- What the exercise asks
Could you please reproduce the entries exactly, leaving out any pictures?

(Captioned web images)
——————

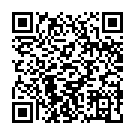 www.houseinfo.tw房屋網-麟洛建案,麟洛建案出售,麟洛建案買賣-QRCode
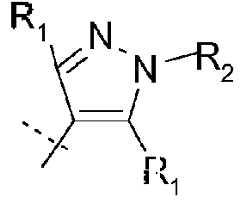 Figure imgf000087_0004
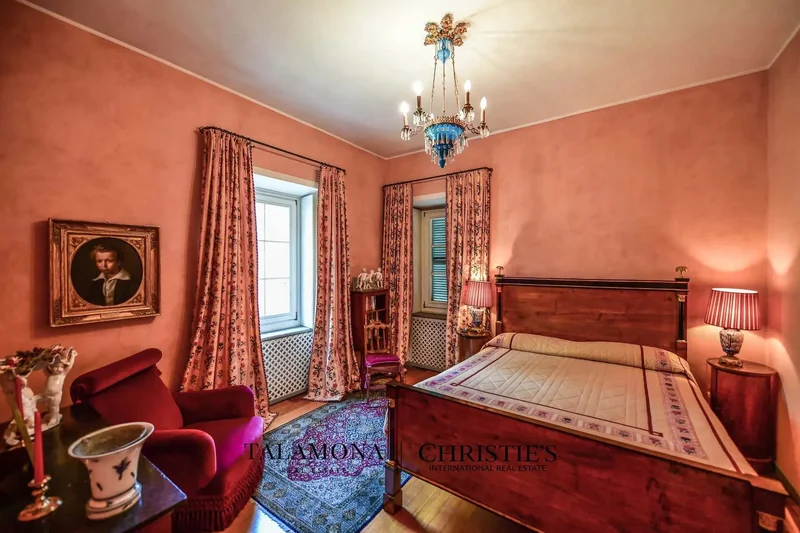 Biella, Piedmont, Italy. - Photo 51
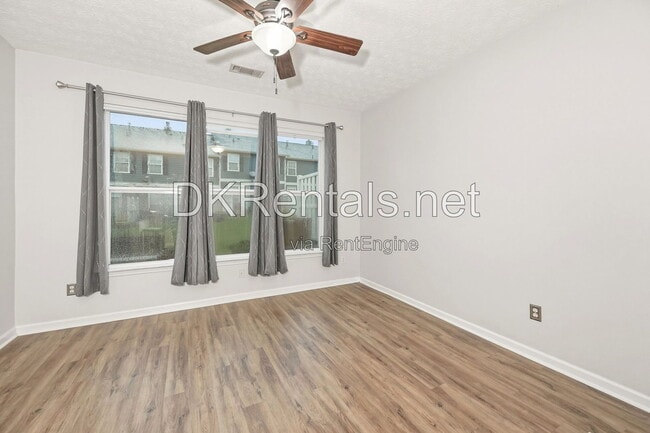 Photo - 6311 Shoreview Circle House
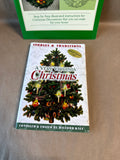 Colonial Williamsburg Decorates For Christmas / A Very Virginia Christmas - Pair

——————

- Exercise answer
 www.houseinfo.tw房屋網-麟洛建案,麟洛建案出售,麟洛建案買賣-QRCode
 Figure imgf000087_0004
 Biella, Piedmont, Italy. - Photo 51
 Photo - 6311 Shoreview Circle House
 Colonial Williamsburg Decorates For Christmas / A Very Virginia Christmas - Pair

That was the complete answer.